> **Text extract**:
** Start **

MSU Museum’s Teal Talks give survivors a platform

Print More

Elena Shklyar

Images from the “Finding Our Voice: Sister Survivors Speak” exhibit.

Images from the “Finding Our Voice: Sister Survivors Speak” exhibit.

At the Michigan State University Museum, a series of Teal Talks is being hosted in the “Finding Our Voice: Sister Survivors Speak” exhibit. These talks take place on the second Friday of every month for an hour.  

The museum opened the exhibit in April 2019 to provide a healing and learning environment to raise awareness regarding sexual violence.

The talks provide a forum for community members, students, staff and faculty all over campus to participate in facilitated conversations led by scholars and advocates about the exhibit and the important issues it raises,” said Elesha Newberry, campus outreach specialist. “It gives people an opportunity to think deeply about the exhibit as well as learn new ways to think about the issues it raises.”

Through different forms of visual art, poetry, text and audio installations in the exhibit, the survivors of sexual violence are given a voice to speak out and call attention to the issues. They are also encouraged to promote healing and transformation from their past.

“The main goal of these Teal Talks is to reach as many faculty members from different colleges on campus as possible as well as provide a forum for in-depth discussions of different aspects of the exhibit,” said Newberry. “We use the Teal Talks to raise awareness of the overall exhibit.”

At the Feb. 14 Teal Talk, the space was full of MSU students and faculty learning about the stories of survivors of sexual violence and how to help create positive changes. The speaker was Dr. Brian Johnson, assistant professor in the Department of Human Development and Family Studies.

“The Teal Talks demonstrate the advocacy of the sister survivors. Knowledge is a form of advocacy,” said Johnson. “The more the students are aware of the exhibit and the resilience of these sister survivors, the more that they will be able to advocate.”

Student Monique Jardell said, “This was my first time at a Teal Talk and I was really able to learn more and talk with people around me about different experiences. “The exhibit itself was extremely educational and inspiring because of just how strong and open these women are about their past traumas and experiences. They inspire you to want to be as brave as they are in everything in life.”

** End **

> **Things to do**:
[a] According to the Teal Talks article, when do the talks take place?
[b] Rewrite the Teal Talks article from the words beginning "Through different forms" through the words ending "and Family Studies.", changing "faculty" to "instructors" throughout.

> **Records shown**:
** Start **

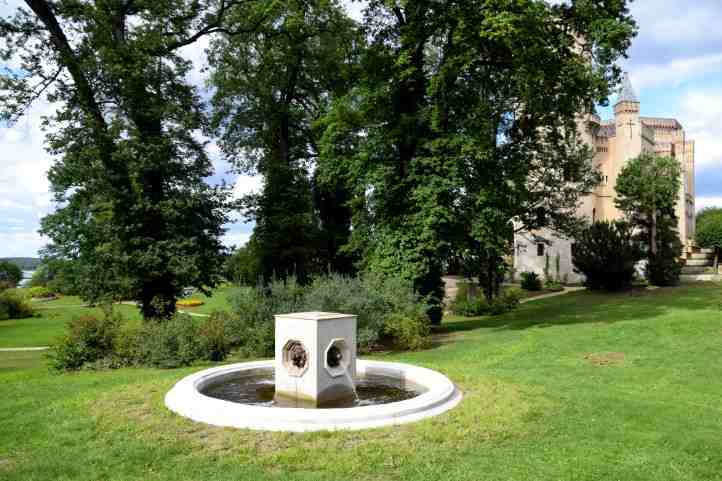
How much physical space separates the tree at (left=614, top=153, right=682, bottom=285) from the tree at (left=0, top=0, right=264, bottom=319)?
2413 centimetres

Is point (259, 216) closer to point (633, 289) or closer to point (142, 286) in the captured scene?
point (142, 286)

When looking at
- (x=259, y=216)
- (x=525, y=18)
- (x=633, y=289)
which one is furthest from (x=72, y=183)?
(x=633, y=289)

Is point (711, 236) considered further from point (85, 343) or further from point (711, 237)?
point (85, 343)

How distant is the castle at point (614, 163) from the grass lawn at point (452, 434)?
27061 mm

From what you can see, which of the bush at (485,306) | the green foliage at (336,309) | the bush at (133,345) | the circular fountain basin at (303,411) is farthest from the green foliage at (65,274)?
the bush at (485,306)

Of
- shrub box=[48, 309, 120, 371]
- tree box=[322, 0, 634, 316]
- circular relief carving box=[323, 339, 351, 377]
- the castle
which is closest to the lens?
circular relief carving box=[323, 339, 351, 377]

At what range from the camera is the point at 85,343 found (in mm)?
13000

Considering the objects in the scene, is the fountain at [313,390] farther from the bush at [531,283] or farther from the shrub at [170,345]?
the bush at [531,283]

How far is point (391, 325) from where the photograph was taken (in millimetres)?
15297

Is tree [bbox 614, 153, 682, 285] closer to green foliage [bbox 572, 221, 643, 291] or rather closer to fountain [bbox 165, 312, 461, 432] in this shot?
green foliage [bbox 572, 221, 643, 291]

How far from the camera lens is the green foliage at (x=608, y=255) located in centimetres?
2759

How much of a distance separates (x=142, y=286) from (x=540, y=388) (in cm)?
1508

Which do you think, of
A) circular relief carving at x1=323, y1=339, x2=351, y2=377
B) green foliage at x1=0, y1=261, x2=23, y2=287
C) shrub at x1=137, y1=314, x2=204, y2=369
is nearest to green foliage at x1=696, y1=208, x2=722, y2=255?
shrub at x1=137, y1=314, x2=204, y2=369

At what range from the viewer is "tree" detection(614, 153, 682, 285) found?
30134 millimetres
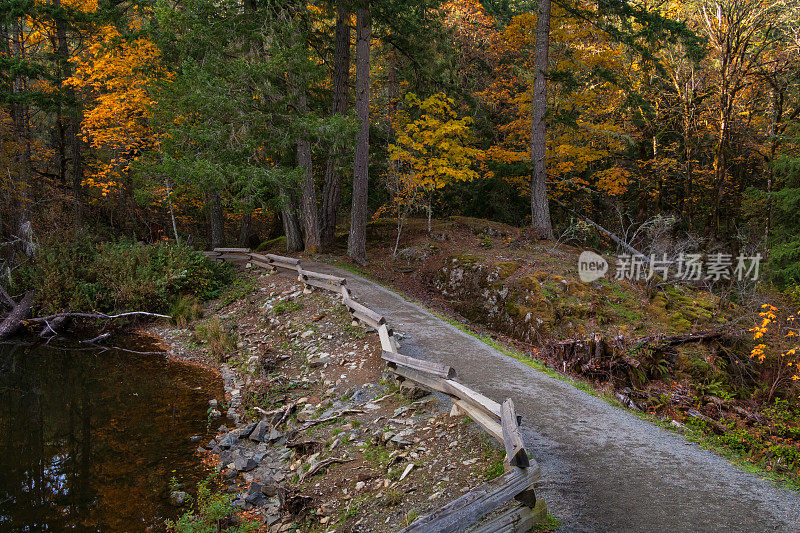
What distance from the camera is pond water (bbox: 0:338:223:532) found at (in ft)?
18.5

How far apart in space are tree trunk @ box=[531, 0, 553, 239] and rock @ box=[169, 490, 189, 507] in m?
14.9

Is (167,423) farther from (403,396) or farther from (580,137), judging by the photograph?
(580,137)

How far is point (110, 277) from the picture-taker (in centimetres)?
1401

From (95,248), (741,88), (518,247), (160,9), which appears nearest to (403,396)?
(518,247)

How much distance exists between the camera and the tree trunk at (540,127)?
16766mm

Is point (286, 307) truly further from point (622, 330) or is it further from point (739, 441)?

** End **

> **Task-by-task solutions**:
[a] They take place on the second Friday of every month, for an hour.

[b]
Through different forms of visual art, poetry, text and audio installations in the exhibit, the survivors of sexual violence are given a voice to speak out and call attention to the issues. They are also encouraged to promote healing and transformation from their past.

“The main goal of these Teal Talks is to reach as many instructors members from different colleges on campus as possible as well as provide a forum for in-depth discussions of different aspects of the exhibit,” said Newberry. “We use the Teal Talks to raise awareness of the overall exhibit.”

At the Feb. 14 Teal Talk, the space was full of MSU students and instructors learning about the stories of survivors of sexual violence and how to help create positive changes. The speaker was Dr. Brian Johnson, assistant professor in the Department of Human Development and Family Studies.